EnergyOilPrice.comJun 16, 2026· 1 min read
Tanker Operators Cautious on Hormuz Return Despite Iran Deal Hopes

Major oil tanker operators are delaying a full return to the Strait of Hormuz, despite hopes for a U.S.-Iran deal. They require a "material" agreement and safety guarantees before committing to the critical chokepoint, implying continued elevated shipping costs and potential energy price impacts.
Despite renewed optimism stemming from potential U.S.-Iran negotiations, major oil tanker operators are exercising caution regarding a full return to the Strait of Hormuz. Industry leaders, including Mitsui OSK Lines (MOL), the world's largest tanker operator, are indicating that mere diplomatic developments are insufficient to trigger a swift resumption of normal operations in the critical chokepoint. Operators are seeking concrete, "material" agreements and robust safety guarantees before committing their vessels and crews.
The Strait of Hormuz, a vital passageway for a significant portion of the world's seaborne oil and liquefied natural gas (LNG) shipments, has been a flashpoint for geopolitical tensions, leading to heightened security risks and disrupted shipping flows. Previous incidents have led to increased insurance premiums, re-routing of vessels, and elevated operational costs for energy transporters.
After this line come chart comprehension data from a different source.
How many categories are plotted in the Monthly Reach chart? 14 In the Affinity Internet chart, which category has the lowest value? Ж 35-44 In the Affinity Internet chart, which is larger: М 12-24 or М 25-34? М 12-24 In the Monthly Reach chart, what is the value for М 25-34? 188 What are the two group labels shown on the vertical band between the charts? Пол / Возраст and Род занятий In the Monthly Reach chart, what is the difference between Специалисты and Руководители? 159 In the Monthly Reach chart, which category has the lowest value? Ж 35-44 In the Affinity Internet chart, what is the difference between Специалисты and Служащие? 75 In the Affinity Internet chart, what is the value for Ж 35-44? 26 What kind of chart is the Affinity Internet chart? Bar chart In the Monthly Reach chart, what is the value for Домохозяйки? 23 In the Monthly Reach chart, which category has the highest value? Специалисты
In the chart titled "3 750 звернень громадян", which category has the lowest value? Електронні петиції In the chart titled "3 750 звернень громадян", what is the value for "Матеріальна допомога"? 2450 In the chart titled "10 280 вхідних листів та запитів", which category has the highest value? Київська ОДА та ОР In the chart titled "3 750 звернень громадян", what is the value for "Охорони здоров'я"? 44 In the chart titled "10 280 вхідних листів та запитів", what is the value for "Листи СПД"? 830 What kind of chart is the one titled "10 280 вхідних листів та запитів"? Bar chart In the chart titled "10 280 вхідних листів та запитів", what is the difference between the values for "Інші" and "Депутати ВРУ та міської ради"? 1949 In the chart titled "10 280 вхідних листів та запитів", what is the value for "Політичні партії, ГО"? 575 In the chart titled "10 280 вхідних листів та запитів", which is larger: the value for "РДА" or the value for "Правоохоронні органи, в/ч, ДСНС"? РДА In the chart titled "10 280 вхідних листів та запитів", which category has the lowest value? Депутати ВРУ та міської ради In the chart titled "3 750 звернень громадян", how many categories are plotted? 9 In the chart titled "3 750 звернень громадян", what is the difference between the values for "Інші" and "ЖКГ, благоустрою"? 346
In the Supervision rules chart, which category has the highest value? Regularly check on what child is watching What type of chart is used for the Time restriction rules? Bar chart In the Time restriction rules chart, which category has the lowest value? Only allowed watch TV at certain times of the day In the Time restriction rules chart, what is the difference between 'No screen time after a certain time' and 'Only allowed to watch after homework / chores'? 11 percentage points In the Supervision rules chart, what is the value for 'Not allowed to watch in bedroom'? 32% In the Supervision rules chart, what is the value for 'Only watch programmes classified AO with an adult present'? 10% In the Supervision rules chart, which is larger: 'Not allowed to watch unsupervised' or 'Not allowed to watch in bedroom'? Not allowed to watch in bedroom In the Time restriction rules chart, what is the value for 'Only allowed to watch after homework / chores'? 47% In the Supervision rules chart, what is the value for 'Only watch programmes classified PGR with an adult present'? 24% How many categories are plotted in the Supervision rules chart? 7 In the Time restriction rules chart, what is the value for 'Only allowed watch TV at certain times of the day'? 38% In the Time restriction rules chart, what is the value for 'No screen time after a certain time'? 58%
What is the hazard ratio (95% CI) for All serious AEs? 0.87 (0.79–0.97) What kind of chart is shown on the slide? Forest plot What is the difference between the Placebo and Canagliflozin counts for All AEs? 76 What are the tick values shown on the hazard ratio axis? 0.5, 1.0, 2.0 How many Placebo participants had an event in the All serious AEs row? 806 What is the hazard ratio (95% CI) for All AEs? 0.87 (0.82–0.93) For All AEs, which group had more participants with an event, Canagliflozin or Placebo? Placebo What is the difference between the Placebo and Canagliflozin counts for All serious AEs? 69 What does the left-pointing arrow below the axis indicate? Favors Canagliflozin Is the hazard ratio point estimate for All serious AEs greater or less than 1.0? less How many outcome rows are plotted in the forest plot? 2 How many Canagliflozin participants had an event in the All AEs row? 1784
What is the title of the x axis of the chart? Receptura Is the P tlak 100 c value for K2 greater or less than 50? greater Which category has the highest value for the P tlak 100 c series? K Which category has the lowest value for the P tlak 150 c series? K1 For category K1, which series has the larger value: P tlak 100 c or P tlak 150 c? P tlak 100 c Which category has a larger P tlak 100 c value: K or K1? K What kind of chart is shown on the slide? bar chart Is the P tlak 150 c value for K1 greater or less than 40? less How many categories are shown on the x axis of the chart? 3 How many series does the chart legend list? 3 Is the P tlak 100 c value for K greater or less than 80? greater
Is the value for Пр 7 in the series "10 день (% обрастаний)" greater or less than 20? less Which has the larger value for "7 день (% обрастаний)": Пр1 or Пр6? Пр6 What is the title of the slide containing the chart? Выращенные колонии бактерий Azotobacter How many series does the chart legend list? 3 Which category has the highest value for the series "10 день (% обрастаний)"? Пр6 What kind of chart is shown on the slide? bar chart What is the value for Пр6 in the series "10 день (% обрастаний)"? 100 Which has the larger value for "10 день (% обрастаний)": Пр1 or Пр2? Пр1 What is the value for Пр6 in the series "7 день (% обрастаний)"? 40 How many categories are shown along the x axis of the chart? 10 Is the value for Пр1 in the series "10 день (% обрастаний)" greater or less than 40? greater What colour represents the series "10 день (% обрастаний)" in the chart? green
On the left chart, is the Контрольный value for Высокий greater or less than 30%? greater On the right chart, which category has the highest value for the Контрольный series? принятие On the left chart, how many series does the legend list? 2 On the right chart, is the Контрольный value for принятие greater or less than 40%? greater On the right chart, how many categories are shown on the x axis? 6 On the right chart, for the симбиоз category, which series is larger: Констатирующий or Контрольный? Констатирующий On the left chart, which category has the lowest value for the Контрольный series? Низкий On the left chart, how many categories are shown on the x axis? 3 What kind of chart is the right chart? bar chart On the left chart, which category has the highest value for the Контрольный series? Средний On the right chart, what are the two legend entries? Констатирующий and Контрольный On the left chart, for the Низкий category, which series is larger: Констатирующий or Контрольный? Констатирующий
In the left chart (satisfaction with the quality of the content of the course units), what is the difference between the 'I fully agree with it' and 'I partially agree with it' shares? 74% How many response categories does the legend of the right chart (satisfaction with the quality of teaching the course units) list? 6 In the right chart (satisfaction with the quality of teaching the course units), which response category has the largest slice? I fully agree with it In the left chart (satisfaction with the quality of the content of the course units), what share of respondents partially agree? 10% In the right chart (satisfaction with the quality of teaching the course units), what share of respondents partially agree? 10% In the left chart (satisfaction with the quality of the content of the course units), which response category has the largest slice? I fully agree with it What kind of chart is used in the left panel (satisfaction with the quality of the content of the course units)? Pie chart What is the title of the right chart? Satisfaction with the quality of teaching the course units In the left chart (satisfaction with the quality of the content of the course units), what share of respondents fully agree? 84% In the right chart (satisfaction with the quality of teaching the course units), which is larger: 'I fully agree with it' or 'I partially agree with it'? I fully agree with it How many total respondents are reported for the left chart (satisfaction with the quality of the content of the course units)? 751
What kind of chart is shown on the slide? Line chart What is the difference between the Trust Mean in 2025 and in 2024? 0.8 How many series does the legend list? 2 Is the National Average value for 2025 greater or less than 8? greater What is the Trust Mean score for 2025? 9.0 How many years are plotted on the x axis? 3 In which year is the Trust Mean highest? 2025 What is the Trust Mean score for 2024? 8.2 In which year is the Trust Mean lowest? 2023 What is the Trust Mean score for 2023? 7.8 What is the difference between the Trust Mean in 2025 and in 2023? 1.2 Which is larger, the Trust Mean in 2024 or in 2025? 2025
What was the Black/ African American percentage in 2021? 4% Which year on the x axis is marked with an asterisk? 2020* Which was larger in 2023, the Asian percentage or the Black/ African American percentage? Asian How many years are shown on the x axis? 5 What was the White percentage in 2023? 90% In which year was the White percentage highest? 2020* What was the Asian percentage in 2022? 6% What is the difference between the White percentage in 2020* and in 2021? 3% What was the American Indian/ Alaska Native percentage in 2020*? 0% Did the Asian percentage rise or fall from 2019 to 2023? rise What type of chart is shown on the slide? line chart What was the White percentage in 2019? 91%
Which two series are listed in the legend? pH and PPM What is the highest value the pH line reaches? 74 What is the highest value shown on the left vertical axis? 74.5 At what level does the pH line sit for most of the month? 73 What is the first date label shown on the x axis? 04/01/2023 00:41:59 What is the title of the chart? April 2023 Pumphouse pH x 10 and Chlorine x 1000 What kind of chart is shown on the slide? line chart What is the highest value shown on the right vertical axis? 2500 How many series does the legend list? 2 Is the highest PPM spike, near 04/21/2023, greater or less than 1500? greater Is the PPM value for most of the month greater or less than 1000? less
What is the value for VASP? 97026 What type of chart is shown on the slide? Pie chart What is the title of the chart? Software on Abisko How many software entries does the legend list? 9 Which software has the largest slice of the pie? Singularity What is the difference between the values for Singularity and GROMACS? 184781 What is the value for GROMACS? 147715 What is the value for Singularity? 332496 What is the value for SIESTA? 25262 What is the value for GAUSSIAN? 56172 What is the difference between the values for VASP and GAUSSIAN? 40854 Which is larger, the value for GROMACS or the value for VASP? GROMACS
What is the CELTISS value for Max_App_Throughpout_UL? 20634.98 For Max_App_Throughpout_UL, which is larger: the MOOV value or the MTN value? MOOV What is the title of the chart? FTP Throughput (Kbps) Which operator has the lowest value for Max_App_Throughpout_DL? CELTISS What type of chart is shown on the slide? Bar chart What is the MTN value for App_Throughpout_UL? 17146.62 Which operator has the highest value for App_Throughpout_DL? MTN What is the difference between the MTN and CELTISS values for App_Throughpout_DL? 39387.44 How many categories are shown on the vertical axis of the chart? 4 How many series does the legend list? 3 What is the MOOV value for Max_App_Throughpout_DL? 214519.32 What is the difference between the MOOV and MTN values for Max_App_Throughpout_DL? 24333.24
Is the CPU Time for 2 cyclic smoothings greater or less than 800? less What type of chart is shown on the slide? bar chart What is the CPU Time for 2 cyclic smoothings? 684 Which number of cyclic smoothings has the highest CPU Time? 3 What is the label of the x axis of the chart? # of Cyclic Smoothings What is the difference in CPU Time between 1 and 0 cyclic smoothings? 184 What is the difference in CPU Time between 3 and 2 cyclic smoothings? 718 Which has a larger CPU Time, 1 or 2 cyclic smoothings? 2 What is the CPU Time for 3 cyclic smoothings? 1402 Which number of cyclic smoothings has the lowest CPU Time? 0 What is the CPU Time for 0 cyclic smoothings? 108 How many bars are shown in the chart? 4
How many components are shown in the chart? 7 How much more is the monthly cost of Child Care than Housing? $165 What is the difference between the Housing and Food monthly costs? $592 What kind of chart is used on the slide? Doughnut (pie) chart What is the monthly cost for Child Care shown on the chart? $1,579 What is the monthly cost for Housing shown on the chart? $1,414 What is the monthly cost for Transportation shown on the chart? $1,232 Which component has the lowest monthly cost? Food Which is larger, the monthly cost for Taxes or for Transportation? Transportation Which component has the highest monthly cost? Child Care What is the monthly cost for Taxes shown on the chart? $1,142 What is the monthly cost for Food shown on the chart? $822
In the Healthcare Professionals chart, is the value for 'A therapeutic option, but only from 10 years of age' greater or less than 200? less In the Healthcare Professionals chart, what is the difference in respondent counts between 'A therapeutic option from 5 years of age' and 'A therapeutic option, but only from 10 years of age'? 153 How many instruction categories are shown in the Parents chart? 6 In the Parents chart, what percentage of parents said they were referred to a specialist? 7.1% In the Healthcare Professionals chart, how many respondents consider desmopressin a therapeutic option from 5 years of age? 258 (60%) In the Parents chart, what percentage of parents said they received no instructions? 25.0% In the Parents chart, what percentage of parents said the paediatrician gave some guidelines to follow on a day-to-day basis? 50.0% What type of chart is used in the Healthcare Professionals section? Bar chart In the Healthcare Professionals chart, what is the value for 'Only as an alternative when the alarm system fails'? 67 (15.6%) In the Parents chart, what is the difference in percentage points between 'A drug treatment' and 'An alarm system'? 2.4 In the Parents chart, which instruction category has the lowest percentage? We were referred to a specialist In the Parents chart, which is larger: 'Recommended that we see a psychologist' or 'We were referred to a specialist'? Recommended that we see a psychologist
Jotaro Tamura, CEO of MOL, articulated the industry's position, emphasizing the need for tangible assurances beyond speculative political agreements. This cautious stance reflects the high stakes involved for tanker operators, which bear considerable financial and safety risks when navigating volatile regions. The economic implications of sustained caution include potentially prolonged elevated shipping costs and insurance premiums, which could translate into higher energy prices for end-consumers.
The reluctance of operators to immediately re-enter the strait suggests that while the prospect of an Iran deal may alleviate some geopolitical pressure, the underlying security concerns persist. The global energy supply chain remains sensitive to perceived risks in key transit areas, highlighting the intricate link between geopolitical stability and commodity market efficiency.
Analyst's Take
The prolonged caution from tanker operators suggests that geopolitical risk premium embedded in shipping rates may not dissipate quickly, even with a formal Iran deal. This implies that the 'peace dividend' for energy markets, particularly for oil and LNG, could be delayed or smaller than anticipated, as the market may be underpricing the cost of lingering security concerns and the time it takes for industry confidence to rebuild.